Exactly this. I don't have kids but I used to be a nanny and I also have helped take care of my niece a lot since she was born and she's almost 5 now. Unless the child is special needs or something it is really not that difficult to care for them.

Vivialopod 2 kids; Vantaa, Finland 42775 posts
26th Nov '12

Well...because I was very young, stupid, and in love enough to just ignore it and do everything.



Now I don't have time for that shit. I will probably be doing most things for the baby all the time even if the father and I can work things out, because he works 12hr days 12 days in a row...but best believe if he can't be trusted to be alone with the baby on his days off i'm not going to stick around.

Tig Ol' Bitties 2 kids; St Catharines, Ontario 3164 posts
26th Nov '12

I don't know. Maybe its a control thing on behalf of the women? I had a friend who was like that, used to watch all their interactions and kind of criticize the way he did things.



DH and I do things differntly. I went shopping on Friday and they ate Wendy's in front of the TV and he let her just pass out in front of cartoons. Whatever.
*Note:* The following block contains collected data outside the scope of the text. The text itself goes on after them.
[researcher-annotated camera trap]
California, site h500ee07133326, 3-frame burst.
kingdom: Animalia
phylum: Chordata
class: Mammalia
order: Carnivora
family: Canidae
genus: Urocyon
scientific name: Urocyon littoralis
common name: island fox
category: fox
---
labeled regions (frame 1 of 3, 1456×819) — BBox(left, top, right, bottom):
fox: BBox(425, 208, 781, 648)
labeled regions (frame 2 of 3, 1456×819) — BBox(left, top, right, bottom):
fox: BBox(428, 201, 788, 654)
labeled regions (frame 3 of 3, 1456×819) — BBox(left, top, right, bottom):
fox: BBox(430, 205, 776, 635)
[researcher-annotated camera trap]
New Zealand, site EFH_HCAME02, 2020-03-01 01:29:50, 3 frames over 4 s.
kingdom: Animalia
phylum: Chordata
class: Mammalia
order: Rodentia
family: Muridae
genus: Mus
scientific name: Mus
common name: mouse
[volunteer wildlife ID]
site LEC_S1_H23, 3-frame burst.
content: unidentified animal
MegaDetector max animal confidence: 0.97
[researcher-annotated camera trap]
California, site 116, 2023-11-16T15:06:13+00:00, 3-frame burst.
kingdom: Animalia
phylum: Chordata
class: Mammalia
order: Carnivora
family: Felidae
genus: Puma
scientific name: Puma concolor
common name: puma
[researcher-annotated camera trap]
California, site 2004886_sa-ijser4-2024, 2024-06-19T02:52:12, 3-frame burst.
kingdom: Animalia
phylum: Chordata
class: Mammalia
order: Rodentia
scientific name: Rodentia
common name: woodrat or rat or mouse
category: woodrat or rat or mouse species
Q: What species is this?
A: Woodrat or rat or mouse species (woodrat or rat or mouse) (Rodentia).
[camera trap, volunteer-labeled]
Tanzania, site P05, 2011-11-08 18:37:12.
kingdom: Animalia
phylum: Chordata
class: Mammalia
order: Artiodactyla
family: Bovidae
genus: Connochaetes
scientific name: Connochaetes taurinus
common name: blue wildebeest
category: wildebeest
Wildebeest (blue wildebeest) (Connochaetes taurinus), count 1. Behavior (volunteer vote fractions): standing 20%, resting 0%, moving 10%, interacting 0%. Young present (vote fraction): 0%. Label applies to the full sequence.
It is his kid too and I am not arrogant enought to believe that his choices have less value than mine.

Tarynosaurus Rex San Antonio, Texas 1271 posts
26th Nov '12
Quoting Rumpelstiltskin:" It is kind of difficult, especially when they are babies... Babysitting is very different than parenting ... [snip!] ... take care of a baby. When Novali was born, I honestly didn't even know how to change her clothes or ANYTHING... I had to learn."


When my niece was a baby I was around her constantly and helped my sister a lot since her husband was in the Army stationed out of state. So I know it's a full time job, but that being said the hardest part is honestly maintaining patience. I didn't find actually feeding/clothing her to be that difficult. And even so, you're right, it's the responsibility of a man as a father to LEARN how to care for his child.